Work task
In the listing that follows, how many lines have the word "trap" in them? Give only the number.

++++++++++

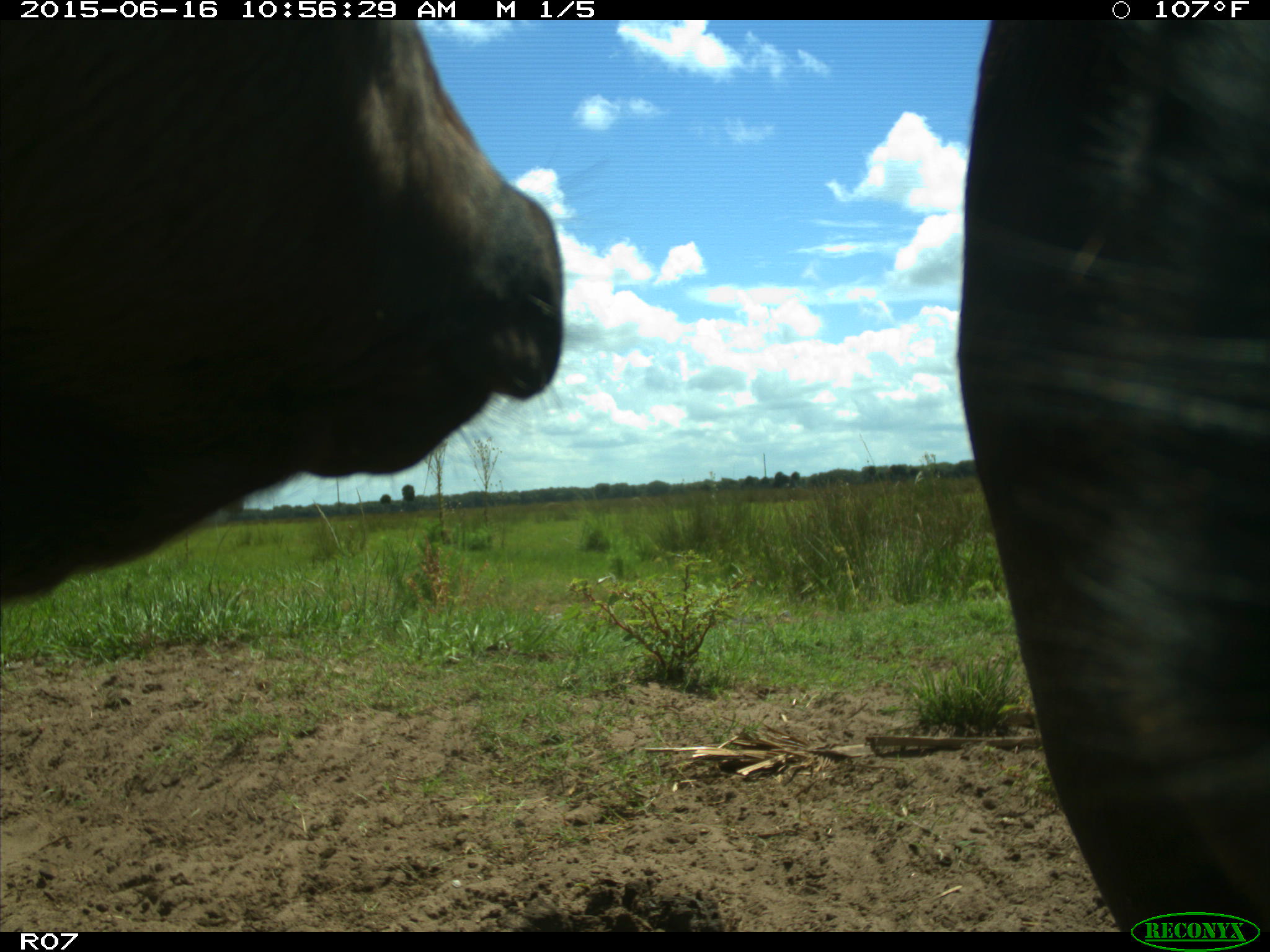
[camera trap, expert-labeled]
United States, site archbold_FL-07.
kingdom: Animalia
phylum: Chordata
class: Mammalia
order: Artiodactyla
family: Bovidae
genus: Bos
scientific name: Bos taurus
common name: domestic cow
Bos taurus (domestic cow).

++++++++++

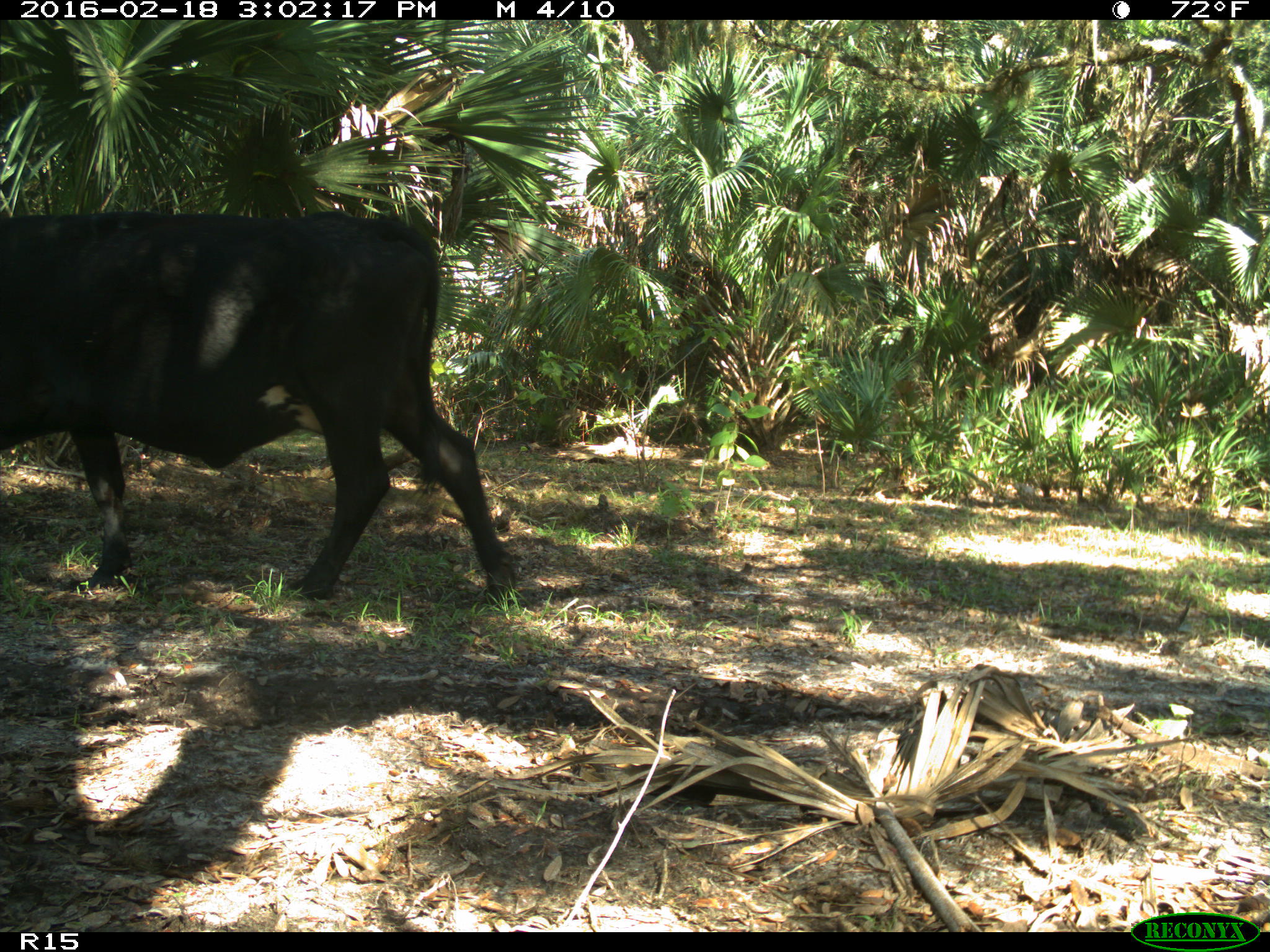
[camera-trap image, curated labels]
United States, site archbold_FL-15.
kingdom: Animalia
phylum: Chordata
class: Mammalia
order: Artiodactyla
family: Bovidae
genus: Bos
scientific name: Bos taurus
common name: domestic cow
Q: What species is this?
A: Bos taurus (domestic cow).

++++++++++

Answer below
2